Südkoreanische Privatanleger haben seit ihrer Einführung am 27. Mai rund 9,45 Milliarden Dollar in gehebelte Einzelaktien-ETFs (Exchange-Traded Funds) investiert. Diese Produkte, die Derivate einsetzen, um die täglichen Renditen einzelner Aktien zu vervielfachen, haben auf starkes Interesse gestoßen, aber für viele schmerzhafte Ergebnisse gebracht.
Die Volatilität der zugrunde liegenden Aktien hat die Bewegungen in beide Richtungen verstärkt und zu erheblichen Verlusten für die Anleger geführt.
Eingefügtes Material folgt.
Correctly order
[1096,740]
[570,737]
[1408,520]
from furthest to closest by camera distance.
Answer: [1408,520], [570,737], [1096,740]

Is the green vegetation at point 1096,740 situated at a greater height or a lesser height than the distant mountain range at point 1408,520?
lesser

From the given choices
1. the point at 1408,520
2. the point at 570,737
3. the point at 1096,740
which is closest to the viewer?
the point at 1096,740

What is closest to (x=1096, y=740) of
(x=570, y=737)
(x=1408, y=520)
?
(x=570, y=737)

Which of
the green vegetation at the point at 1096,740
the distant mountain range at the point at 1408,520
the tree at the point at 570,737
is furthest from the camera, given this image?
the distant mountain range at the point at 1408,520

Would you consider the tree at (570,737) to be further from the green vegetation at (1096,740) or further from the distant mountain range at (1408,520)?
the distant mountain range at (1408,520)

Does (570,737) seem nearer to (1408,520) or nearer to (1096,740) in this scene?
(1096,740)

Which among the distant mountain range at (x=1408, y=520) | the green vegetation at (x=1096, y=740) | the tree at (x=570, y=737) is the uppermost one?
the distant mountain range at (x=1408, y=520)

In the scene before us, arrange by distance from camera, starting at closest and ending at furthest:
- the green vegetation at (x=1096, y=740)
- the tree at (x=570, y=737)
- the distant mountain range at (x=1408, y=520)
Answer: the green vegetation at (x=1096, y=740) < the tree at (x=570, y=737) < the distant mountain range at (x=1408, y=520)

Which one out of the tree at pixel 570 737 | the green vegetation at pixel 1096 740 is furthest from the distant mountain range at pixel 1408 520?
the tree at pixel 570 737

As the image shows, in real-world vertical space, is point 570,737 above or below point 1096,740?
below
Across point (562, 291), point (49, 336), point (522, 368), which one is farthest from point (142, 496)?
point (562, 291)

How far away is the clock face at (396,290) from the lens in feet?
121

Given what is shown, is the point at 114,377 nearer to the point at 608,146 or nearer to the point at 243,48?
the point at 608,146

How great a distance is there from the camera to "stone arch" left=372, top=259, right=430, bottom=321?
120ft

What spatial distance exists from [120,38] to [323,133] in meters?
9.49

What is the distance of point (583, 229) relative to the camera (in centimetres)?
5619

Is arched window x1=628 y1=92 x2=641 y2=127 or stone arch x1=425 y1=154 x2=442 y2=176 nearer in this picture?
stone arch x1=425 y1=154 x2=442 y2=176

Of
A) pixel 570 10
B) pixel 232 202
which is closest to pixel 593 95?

Die Struktur dieser Fonds bedeutet, dass selbst kleine Schwankungen das Kapital schnell aufzehren können, insbesondere wenn sie länger als eine Handelssitzung gehalten werden.
Die hohen Mittelzuflüsse unterstreichen den Appetit koreanischer Privatanleger auf risikoreiche Strategien mit hohen Renditechancen, aber die starken Kursrückgänge verdeutlichen die Gefahren eines gehebelten Engagements in Einzelaktien in unruhigen Märkten.